**EXCERPT**:
Ask: Best Hack Toys - DanielBMarkham

So on a lighter note, let's say it's time to create the perfect hacking den. You've got the USB nerf guns, you've got the squirt guns. So what's next? Pinball games? Billiards? Darts? Laser Tag?<p>What's the best hack toys to increase productivity with the team when you need to take a few minutes' break?
======
brk
Beer!

The cause of, and solution to, all of the worlds problems.

------
aaroneous
An indoor remote controlled helicopter, a yo-yo, a tennis ball are my current
distractions. I've seen pinball, foosball, ping pong, and pool all work well
in an office setting, but video games are generally too involved for the
casual 15min distraction. Unless, of course, you're making video games.

------
rms
I'm a big fan of Guitar Hero. I can confidently state that I will beat
everyone here. I am really looking forward to getting moved into an office so
I can sit there and play Guitar Hero all day. Productivity is very relative.

------
DanielBMarkham
I'm thinking pinball.

Its got enough of an addictive quality to keep you busy for a few minutes, but
games usually don't last 40 hours like some video games would. Plus -- it's
very physical and analog.

Of course, laser tag would be awesome too, but you'd need a heckuva big
office.

**QUESTIONS**:
- a) For each statement, say whether it agrees with the hack toys thread, and support each yes or no by quoting the deciding words from the thread: (i) aaroneous considers video games generally too involved for a short break; (ii) DanielBMarkham thinks laser tag would fit in an ordinary small office; (iii) rms already has an office where he plays Guitar Hero.
- b) Retype the part of the hack toys thread starting with "So on a lighter" and going on through "the worlds problems.".

**Source records**:
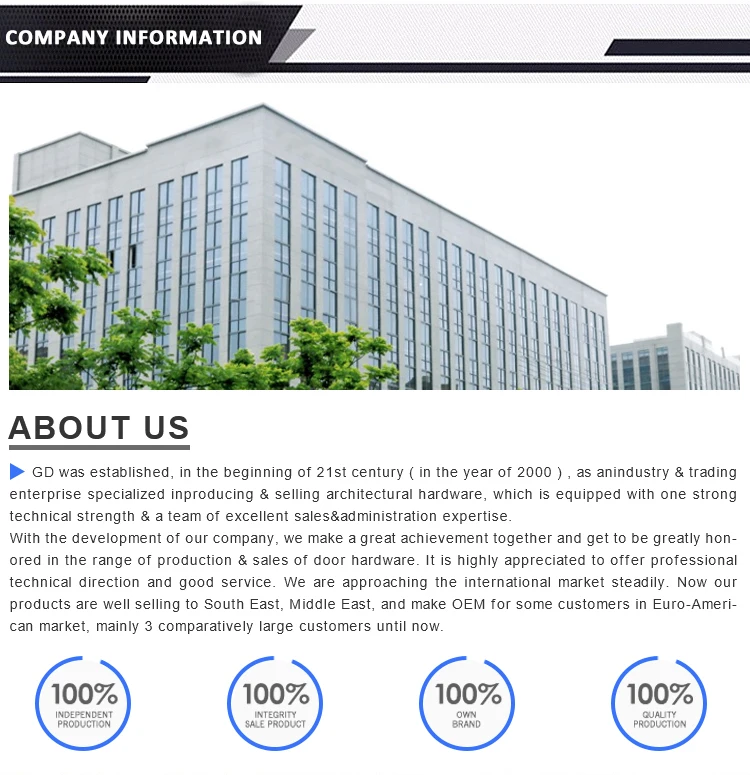 COMPANY INFORMATION

ABOUT US

GD was established, in the beginning of 21st century ( in the year of 2000 ) , as anindustry & trading enterprise specialized inproducing & selling architectural hardware, which is equipped with one strong technical strength & a team of excellent sales&administration expertise.

With the development of our company, we make a great achievement together and get to be greatly honored in the range of production & sales of door hardware. It is highly appreciated to offer professional technical direction and good service. We are approaching the international market steadily. Now our products are well selling to South East, Middle East, and make OEM for some customers in Euro-American market, mainly 3 comparatively large customers until now.

100%
INDEPENDENT
PRODUCTION

100%
INTEGRITY
SALE PRODUCT

100%
OWN
BRAND

100%
QUALITY
PRODUCTION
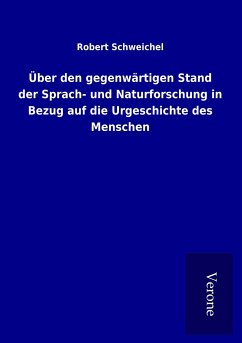 Robert Schweichel

Über den gegenwärtigen Stand der Sprach- und Naturforschung in Bezug auf die Urgeschichte des Menschen

Verone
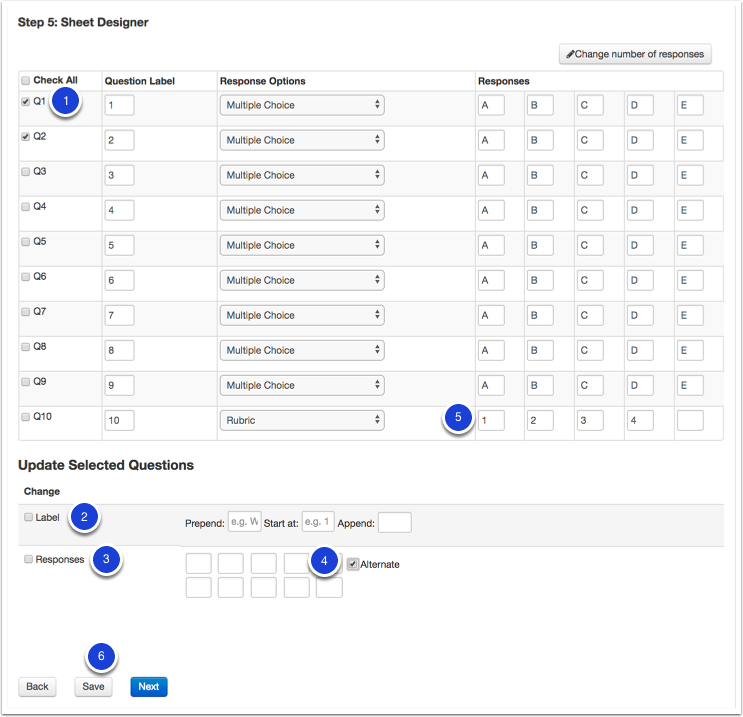 Step 5: Sheet Designer

Change number of responses

| Check All | Question Label | Response Options | Responses | | | | |
|---|---|---|---|---|---|---|---|
| Q1 1 | 1 | Multiple Choice | A | B | C | D | E |
| Q2 | 2 | Multiple Choice | A | B | C | D | E |
| Q3 | 3 | Multiple Choice | A | B | C | D | E |
| Q4 | 4 | Multiple Choice | A | B | C | D | E |
| Q5 | 5 | Multiple Choice | A | B | C | D | E |
| Q6 | 6 | Multiple Choice | A | B | C | D | E |
| Q7 | 7 | Multiple Choice | A | B | C | D | E |
| Q8 | 8 | Multiple Choice | A | B | C | D | E |
| Q9 | 9 | Multiple Choice | A | B | C | D | E |
| Q10 | 10 | Rubric 5 | 1 | 2 | 3 | 4 | |

Update Selected Questions

Change

Label 2 Prepend: e.g. W Start at: e.g. 1 Append:

Responses 3 4 Alternate

6

Back Save Next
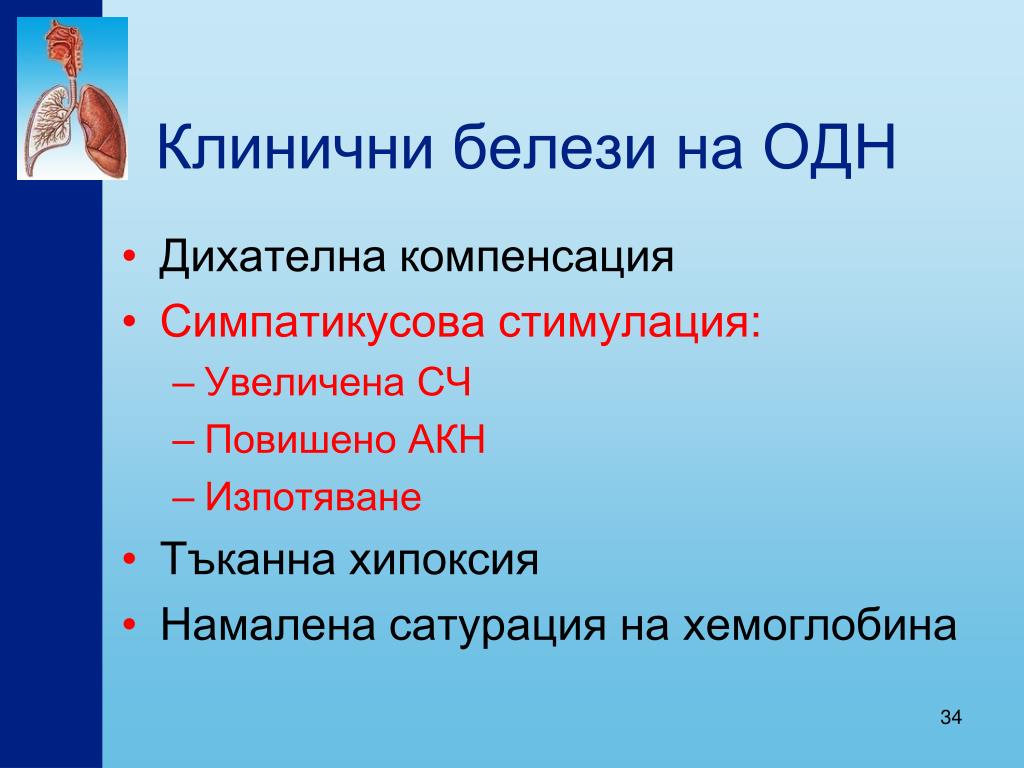 Клинични белези на ОДН

• Дихателна компенсация
• Симпатикусова стимулация:
– Увеличена СЧ
– Повишено АКН
– Изпотяване
• Тъканна хипоксия
• Намалена сатурация на хемоглобина

34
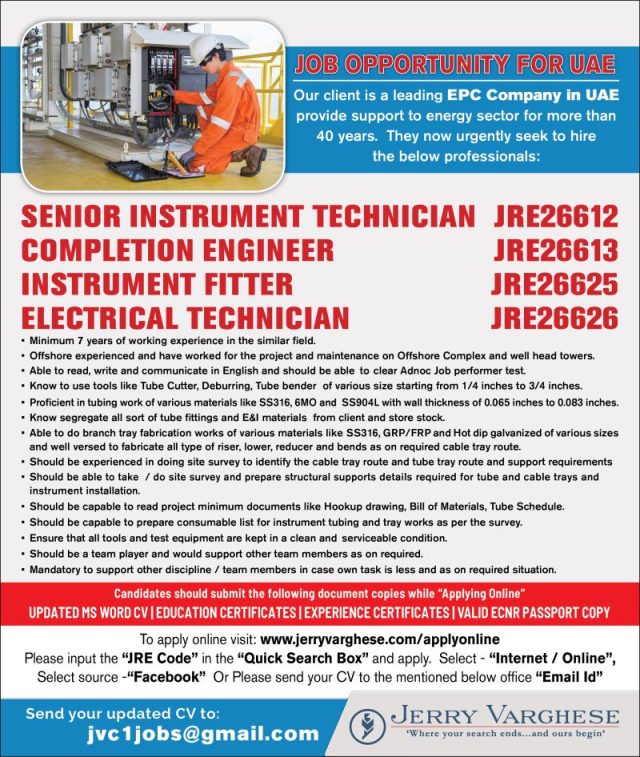 JOB OPPORTUNITY FOR UAE

Our client is a leading EPC Company in UAE provide support to energy sector for more than 40 years. They now urgently seek to hire the below professionals:

SENIOR INSTRUMENT TECHNICIAN JRE26612
COMPLETION ENGINEER JRE26613
INSTRUMENT FITTER JRE26625
ELECTRICAL TECHNICIAN JRE26626

• Minimum 7 years of working experience in the similar field.
• Offshore experienced and have worked for the project and maintenance on Offshore Complex and well head towers.
• Able to read, write and communicate in English and should be able to clear Adnoc Job performer test.
• Know to use tools like Tube Cutter, Deburring, Tube bender of various size starting from 1/4 inches to 3/4 inches.
• Proficient in tubing work of various materials like SS316, 6MO and SS904L with wall thickness of 0.065 inches to 0.083 inches.
• Know segregate all sort of tube fittings and E&I materials from client and store stock.
• Able to do branch tray fabrication works of various materials like SS316, GRP/FRP and Hot dip galvanized of various sizes and well versed to fabricate all type of riser, lower, reducer and bends as on required cable tray route.
• Should be experienced in doing site survey to identify the cable tray route and tube tray route and support requirements
• Should be able to take / do site survey and prepare structural supports details required for tube and cable trays and instrument installation.
• Should be capable to read project minimum documents like Hookup drawing, Bill of Materials, Tube Schedule.
• Should be capable to prepare consumable list for instrument tubing and tray works as per the survey.
• Ensure that all tools and test equipment are kept in a clean and serviceable condition.
• Should be a team player and would support other team members as on required.
• Mandatory to support other discipline / team members in case own task is less and as on required situation.

Candidates should submit the following document copies while "Applying Online"
UPDATED MS WORD CV | EDUCATION CERTIFICATES | EXPERIENCE CERTIFICATES | VALID ECNR PASSPORT COPY

To apply online visit: www.jerryvarghese.com/applyonline
Please input the "JRE Code" in the "Quick Search Box" and apply. Select - "Internet / Online", Select source -"Facebook" Or Please send your CV to the mentioned below office "Email Id"

Send your updated CV to:
jvc1jobs@gmail.com

JERRY VARGHESE
'Where your search ends...and ours begin'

**RESULTS BY TASK**:
- a)
(i) Yes: "video games are generally too involved for the casual 15min distraction."
(ii) No: "laser tag would be awesome too, but you'd need a heckuva big office."
(iii) No: "I am really looking forward to getting moved into an office so I can sit there and play Guitar Hero all day."

- b)
So on a lighter note, let's say it's time to create the perfect hacking den. You've got the USB nerf guns, you've got the squirt guns. So what's next? Pinball games? Billiards? Darts? Laser Tag?<p>What's the best hack toys to increase productivity with the team when you need to take a few minutes' break?
======
brk
Beer!

The cause of, and solution to, all of the worlds problems.